RECORDS TO USE
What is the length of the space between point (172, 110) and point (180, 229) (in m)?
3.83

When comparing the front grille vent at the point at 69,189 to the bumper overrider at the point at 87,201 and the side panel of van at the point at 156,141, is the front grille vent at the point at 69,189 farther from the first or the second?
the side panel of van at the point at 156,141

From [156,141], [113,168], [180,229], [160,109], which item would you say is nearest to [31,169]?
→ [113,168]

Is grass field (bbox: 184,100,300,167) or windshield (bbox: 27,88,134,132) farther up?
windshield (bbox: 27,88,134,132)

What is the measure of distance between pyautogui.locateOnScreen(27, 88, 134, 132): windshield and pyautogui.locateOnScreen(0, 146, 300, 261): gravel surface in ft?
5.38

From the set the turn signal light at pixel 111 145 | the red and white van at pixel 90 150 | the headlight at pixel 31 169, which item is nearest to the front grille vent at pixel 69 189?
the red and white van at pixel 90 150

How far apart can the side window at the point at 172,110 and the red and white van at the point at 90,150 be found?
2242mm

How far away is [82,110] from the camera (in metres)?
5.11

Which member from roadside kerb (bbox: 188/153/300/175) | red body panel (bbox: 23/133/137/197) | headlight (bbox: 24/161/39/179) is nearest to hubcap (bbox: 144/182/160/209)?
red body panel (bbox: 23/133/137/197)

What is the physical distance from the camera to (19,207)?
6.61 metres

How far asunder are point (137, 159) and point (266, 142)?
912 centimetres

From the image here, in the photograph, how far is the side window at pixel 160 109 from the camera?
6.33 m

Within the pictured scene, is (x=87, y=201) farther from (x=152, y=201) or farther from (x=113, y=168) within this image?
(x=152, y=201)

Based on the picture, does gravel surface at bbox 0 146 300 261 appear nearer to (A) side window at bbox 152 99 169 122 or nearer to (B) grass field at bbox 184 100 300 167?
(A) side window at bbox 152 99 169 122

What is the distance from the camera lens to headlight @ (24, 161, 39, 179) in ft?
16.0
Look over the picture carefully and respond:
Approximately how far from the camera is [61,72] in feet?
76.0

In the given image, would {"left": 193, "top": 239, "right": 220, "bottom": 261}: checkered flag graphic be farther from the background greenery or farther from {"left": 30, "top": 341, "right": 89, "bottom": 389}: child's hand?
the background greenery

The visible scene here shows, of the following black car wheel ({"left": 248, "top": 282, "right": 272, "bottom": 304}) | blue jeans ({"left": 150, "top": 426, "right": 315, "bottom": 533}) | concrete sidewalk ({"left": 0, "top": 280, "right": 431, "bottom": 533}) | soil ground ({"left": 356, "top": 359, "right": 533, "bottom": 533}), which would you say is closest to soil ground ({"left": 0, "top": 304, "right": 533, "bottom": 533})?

DO THIS
Rewrite every line of the records above as a numbered list, leaving out the blank lines.

PROBLEM SOLUTION
1. What is the length of the space between point (172, 110) and point (180, 229) (in m)?
2. 3.83
3. When comparing the front grille vent at the point at 69,189 to the bumper overrider at the point at 87,201 and the side panel of van at the point at 156,141, is the front grille vent at the point at 69,189 farther from the first or the second?
4. the side panel of van at the point at 156,141
5. From [156,141], [113,168], [180,229], [160,109], which item would you say is nearest to [31,169]?
6. → [113,168]
7. Is grass field (bbox: 184,100,300,167) or windshield (bbox: 27,88,134,132) farther up?
8. windshield (bbox: 27,88,134,132)
9. What is the measure of distance between pyautogui.locateOnScreen(27, 88, 134, 132): windshield and pyautogui.locateOnScreen(0, 146, 300, 261): gravel surface in ft?
10. 5.38
11. From the set the turn signal light at pixel 111 145 | the red and white van at pixel 90 150 | the headlight at pixel 31 169, which item is nearest to the front grille vent at pixel 69 189?
12. the red and white van at pixel 90 150
13. How far apart can the side window at the point at 172,110 and the red and white van at the point at 90,150 be found?
14. 2242mm
15. How far away is [82,110] from the camera (in metres)?
16. 5.11
17. Which member from roadside kerb (bbox: 188/153/300/175) | red body panel (bbox: 23/133/137/197) | headlight (bbox: 24/161/39/179) is nearest to hubcap (bbox: 144/182/160/209)?
18. red body panel (bbox: 23/133/137/197)
19. What is the physical distance from the camera to (19,207)?
20. 6.61 metres
21. How far asunder are point (137, 159) and point (266, 142)?
22. 912 centimetres
23. From the image here, in the photograph, how far is the side window at pixel 160 109 from the camera?
24. 6.33 m
25. Within the pictured scene, is (x=87, y=201) farther from (x=152, y=201) or farther from (x=113, y=168) within this image?
26. (x=152, y=201)
27. Based on the picture, does gravel surface at bbox 0 146 300 261 appear nearer to (A) side window at bbox 152 99 169 122 or nearer to (B) grass field at bbox 184 100 300 167?
28. (A) side window at bbox 152 99 169 122
29. What is the distance from the camera lens to headlight @ (24, 161, 39, 179) in ft?
30. 16.0
31. Look over the picture carefully and respond:
32. Approximately how far from the camera is [61,72] in feet?
33. 76.0
34. In the given image, would {"left": 193, "top": 239, "right": 220, "bottom": 261}: checkered flag graphic be farther from the background greenery or farther from {"left": 30, "top": 341, "right": 89, "bottom": 389}: child's hand?
35. the background greenery
36. The visible scene here shows, of the following black car wheel ({"left": 248, "top": 282, "right": 272, "bottom": 304}) | blue jeans ({"left": 150, "top": 426, "right": 315, "bottom": 533}) | concrete sidewalk ({"left": 0, "top": 280, "right": 431, "bottom": 533}) | soil ground ({"left": 356, "top": 359, "right": 533, "bottom": 533}), which would you say is closest to soil ground ({"left": 0, "top": 304, "right": 533, "bottom": 533})?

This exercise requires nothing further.